We talked to Kaptownwala about the challenges facing the fashion industry, the power of prayer as self-care, and the Indian foods she wishes were stocked at bodegas.
I started Lorde Inc because... of the long conversations I had with a friend. We felt pretty disheartened by the lack of diversity and opportunities for creatives of color in the fashion and art industries. I established Lorde Inc to create opportunities for my community, so other creatives of color could band together to forge more visibility for ourselves.
Talking about representation... was sort of just a launching pad to tackle bigger conversations around race and equity in fashion. It is an entry point to have a much bigger conversation on how white supremacy permeates every aspect of the industry, like how people of color aren't included in many fashion houses’ decision making process. Now we can start talking about how many developing countries bear the labor of producing the materials and clothes for the West and how the toxins in those materials have poisoned the environments for many communities of color and garment workers are paid so poorly.
At the end of the most hectic day I’m... binge-watching trash TV like Are You the One! I need to unwind to something that asks me to use my brain as little as possible.
I think the world would be better if... everyone contributed to their local community, whether it's getting to know your neighbors and having them over for dinner, or volunteering at community gardens. The work starts locally by supporting the people directly beside us.
My favorite Indian/British/Canadian food hybrids are... so many! I don't even know where to start. I've been obsessing over dessert called Eton's Mess that's like this popular British sort of deconstructed custard, but I make it with Rooh Afza, which is a South Asian rose syrup.
The most rewarding part of Lorde Inc has been... starting a platform that's been a part of telling the stories of marginalized people, and bringing visibility and voices to these stories.
If there was one Indian product I wish I could find locally it would be...Rooh Afza. I once tried to get it in Brooklyn and it was a mission. Also, my life would be infinitely better if I could get bun maska and chai at the bodega.
I incorporate wellness in my life by... journaling. Honoring what I've experienced, what's hurt me, moved me, and what I aspire for myself has become part of my self-care practice, and prayer is becoming something I can't ignore anymore. So much harm in this world is just so massive, greater than humanity even, and I can't think of any way of trying to assemble healing to the earth and each other than prayer.

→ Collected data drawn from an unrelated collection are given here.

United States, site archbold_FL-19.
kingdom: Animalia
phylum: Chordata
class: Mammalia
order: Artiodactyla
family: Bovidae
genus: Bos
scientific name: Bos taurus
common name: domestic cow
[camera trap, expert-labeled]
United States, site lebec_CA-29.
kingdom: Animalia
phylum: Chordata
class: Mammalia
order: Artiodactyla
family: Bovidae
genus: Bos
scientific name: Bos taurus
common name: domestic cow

Getting older has made me... be intentional about my relationship to wellness and being honest about how it's not an indulgence—it's life. Everything can crumble around me but if the relationship to my body and my loved ones are in a healthy place, I'll be alright. I enjoy spending time with my family and honoring the connections I have with people I care about, making time for those people, fostering those connections and creating the opportunity for those relationships to flourish. I never want wellness to mean having to buy a single thing. You should be able to find wellness in yourself.
True success for Lorde is... legacy.